C'est un Jacques Demy quelque peu désorienté, désargenté qui tourne la Baie des anges. Il traîne des projets sous le bras qu'il n'a pas encore les moyens et la réputation (donc le soutien) nécessaires pour mener à bien, et il ne veut pas recommencer les compromis auxquels il a dû consentir pour Lola.
La baie des anges n'est donc pas un Demy reconnaissable immédiatement : le film est peu chatoyant, même si les images en noir et blanc de Jean Rabier sont superbes. Mais surtout, c'est ici le scénario qui frappe par sa sobriété et par sa tonalité. Pas de récits entrecroisés ou de trajectoires parallèles ici, ou alors vraiment bien peu : l'intrigue est centrée sur les deux personnages principaux, campés par une Jeanne "Monroe" Moreau platine et sublime, accompagnée de l'élégant, sobre et séduisant Claude Mann. Un prologue parisien nous introduit ce personnage, jeune homme intègre dont le collègue de travail, malicieusement nommé Caron (l'onomastique est toujours riche chez Demy), l'introduit dans les cercles de jeux d'argent. On devine immédiatement une trajectoire inévitable : pris au goût, le beau jeune homme sera galvanisé par une chance du débutant avant de chuter inexorablement une fois accro au jeu.

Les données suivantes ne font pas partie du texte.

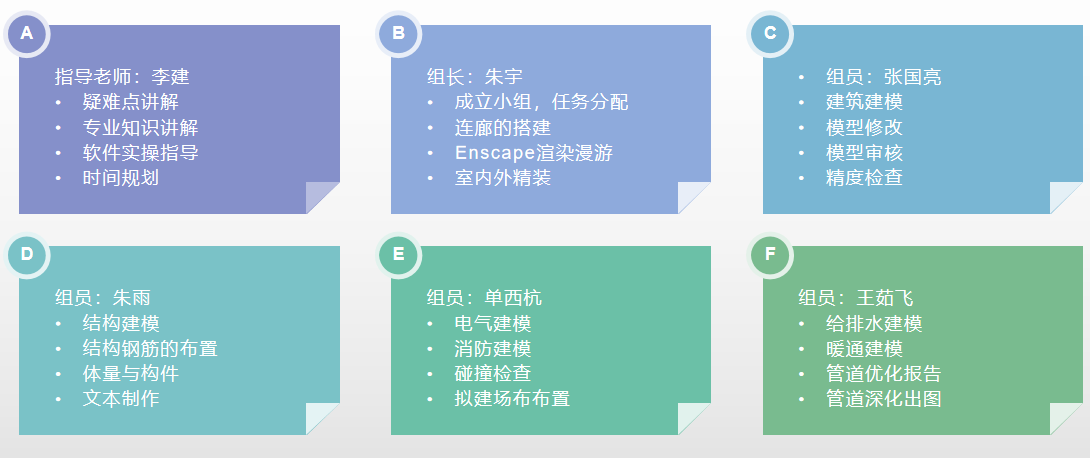 A

指导老师：李建
• 疑难点讲解
• 专业知识讲解
• 软件实操指导
• 时间规划

B

组长：朱宇
• 成立小组，任务分配
• 连廊的搭建
• Enscape渲染漫游
• 室内外精装

C

• 组员：张国亮
• 建筑建模
• 模型修改
• 模型审核
• 精度检查

D

组员：朱雨
• 结构建模
• 结构钢筋的布置
• 体量与构件
• 文本制作

E

组员：单西杭
• 电气建模
• 消防建模
• 碰撞检查
• 拟建场布布置

F

组员：王茹飞
• 给排水建模
• 暖通建模
• 管道优化报告
• 管道深化出图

Sur une trame simpliste, Demy parvient pourtant à broder une histoire très belle, grâce au personnage complexe de Jeanne Moreau. Brièvement aperçue au début du film dans un casino de la région parisienne, elle retrouvera le beau jeune homme sur la Riviera, entre Cannes, Nice et Monaco, où les deux jeunes personnes auront une aventure passionnée et marquée par la folie du jeu. L'essentiel du film consiste ainsi en des scènes de casino, de roulette à proprement parler, où nos compagnons misent, perdent, gagnent, reperdent ou regagnent des sommes faramineuses qui peu à peu sont totalement déconnectées de toute réalité. Comme toujours chez Demy, il y a une ivresse de la narration : répétition des scènes, ritournelles obsédante de Michel Legrand associée à la dynamique chanceuse du jeu, voyages et acquisitions puis scènes de crises lorsque l'argent vient à manquer. Logique simple mais psychologie complexe : on devine derrière la blondeur immaculée et la beauté fragile de Moreau une femme ravagée par son addiction et ses contradictions. Femme-enfant irresponsable mais indépendante, autoritaire mais parfois soumise, amoureuse et vénale. La spirale semble infernale et l'issue paraît unique mais Demy, en bon optimiste, ménage une sortie vers la lumière et peut-être aussi l'espoir, sans argent mais pas sans bonheur.